» **Passage shown**
The determinant `D=|{:(cos(alpha+beta),-sin(alpha+beta),cos2beta),(sinalpha,cosalpha,sinbeta),(-cosalpha,sinalpha,cosbeta):}|` is independent of :-

To solve the given determinant \( D = \begin{vmatrix} \cos(\alpha + \beta) & -\sin(\alpha + \beta) & \cos(2\beta) \\ \sin \alpha & \cos \alpha & \sin \beta \\ -\cos \alpha & \sin \alpha & \cos \beta \end{vmatrix} \), we will follow a systematic approach to simplify it and determine its independence from the variables involved. ### Step 1: Write the determinant We start with the determinant: \[ D = \begin{vmatrix} \cos(\alpha + \beta) & -\sin(\alpha + \beta) & \cos(2\beta) \\ \sin \alpha & \cos \alpha & \sin \beta \\ -\cos \alpha & \sin \alpha & \cos \beta \end{vmatrix} \] ### Step 2: Expand the determinant We can expand the determinant using the first row: \[ D = \cos(\alpha + \beta) \begin{vmatrix} \cos \alpha & \sin \beta \\ \sin \alpha & \cos \beta \end{vmatrix} - (-\sin(\alpha + \beta)) \begin{vmatrix} \sin \alpha & \sin \beta \\ -\cos \alpha & \cos \beta \end{vmatrix} + \cos(2\beta) \begin{vmatrix} \sin \alpha & \cos \alpha \\ -\cos \alpha & \sin \alpha \end{vmatrix} \] ### Step 3: Calculate the 2x2 determinants Calculating each of the 2x2 determinants: 1. \( \begin{vmatrix} \cos \alpha & \sin \beta \\ \sin \alpha & \cos \beta \end{vmatrix} = \cos \alpha \cos \beta - \sin \alpha \sin \beta = \cos(\alpha + \beta) \) 2. \( \begin{vmatrix} \sin \alpha & \sin \beta \\ -\cos \alpha & \cos \beta \end{vmatrix} = \sin \alpha \cos \beta + \sin \beta \cos \alpha = \sin(\alpha + \beta) \) 3. \( \begin{vmatrix} \sin \alpha & \cos \alpha \\ -\cos \alpha & \sin \alpha \end{vmatrix} = \sin^2 \alpha + \cos^2 \alpha = 1 \) ### Step 4: Substitute back into the determinant Substituting these results back into the expression for \( D \): \[ D = \cos(\alpha + \beta) \cdot \cos(\alpha + \beta) + \sin(\alpha + \beta) \cdot \sin(\alpha + \beta) + \cos(2\beta) \cdot 1 \] \[ D = \cos^2(\alpha + \beta) + \sin^2(\alpha + \beta) + \cos(2\beta) \] ### Step 5: Apply Pythagorean identity Using the Pythagorean identity \( \cos^2 x + \sin^2 x = 1 \): \[ D = 1 + \cos(2\beta) \] ### Step 6: Simplify further Using the double angle formula \( \cos(2\beta) = 2\cos^2(\beta) - 1 \): \[ D = 1 + (2\cos^2(\beta) - 1) = 2\cos^2(\beta) \] ### Conclusion The final expression for the determinant is: \[ D = 2\cos^2(\beta) \] This shows that \( D \) is independent of \( \alpha \) and depends only on \( \beta \).

» **Work to complete**
List the titles of all the numbered steps in the determinant solution above.

» **Given records**
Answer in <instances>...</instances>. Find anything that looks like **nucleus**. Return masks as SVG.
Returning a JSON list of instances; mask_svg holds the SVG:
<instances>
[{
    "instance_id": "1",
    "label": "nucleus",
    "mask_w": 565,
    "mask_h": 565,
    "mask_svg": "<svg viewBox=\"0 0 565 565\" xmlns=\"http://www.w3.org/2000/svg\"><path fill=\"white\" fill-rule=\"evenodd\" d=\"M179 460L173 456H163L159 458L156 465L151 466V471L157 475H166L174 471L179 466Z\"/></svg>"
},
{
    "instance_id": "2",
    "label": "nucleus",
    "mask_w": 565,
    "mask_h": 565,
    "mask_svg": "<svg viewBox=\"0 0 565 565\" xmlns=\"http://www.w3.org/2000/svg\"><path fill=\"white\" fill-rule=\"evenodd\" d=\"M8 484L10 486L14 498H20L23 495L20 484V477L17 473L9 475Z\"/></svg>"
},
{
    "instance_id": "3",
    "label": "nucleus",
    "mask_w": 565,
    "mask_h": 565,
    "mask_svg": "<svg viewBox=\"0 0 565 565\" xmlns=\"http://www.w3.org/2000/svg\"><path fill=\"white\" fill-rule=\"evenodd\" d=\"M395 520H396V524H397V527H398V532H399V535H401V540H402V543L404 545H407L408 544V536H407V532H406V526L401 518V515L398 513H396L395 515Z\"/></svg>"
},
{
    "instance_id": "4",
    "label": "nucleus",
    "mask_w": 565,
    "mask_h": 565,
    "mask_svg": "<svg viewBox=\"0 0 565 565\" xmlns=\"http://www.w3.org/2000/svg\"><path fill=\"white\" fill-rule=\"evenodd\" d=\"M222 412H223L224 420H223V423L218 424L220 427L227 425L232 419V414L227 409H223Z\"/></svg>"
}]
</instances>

» **Your solution**
- Step 1: Write the determinant
- Step 2: Expand the determinant
- Step 3: Calculate the 2x2 determinants
- Step 4: Substitute back into the determinant
- Step 5: Apply Pythagorean identity
- Step 6: Simplify further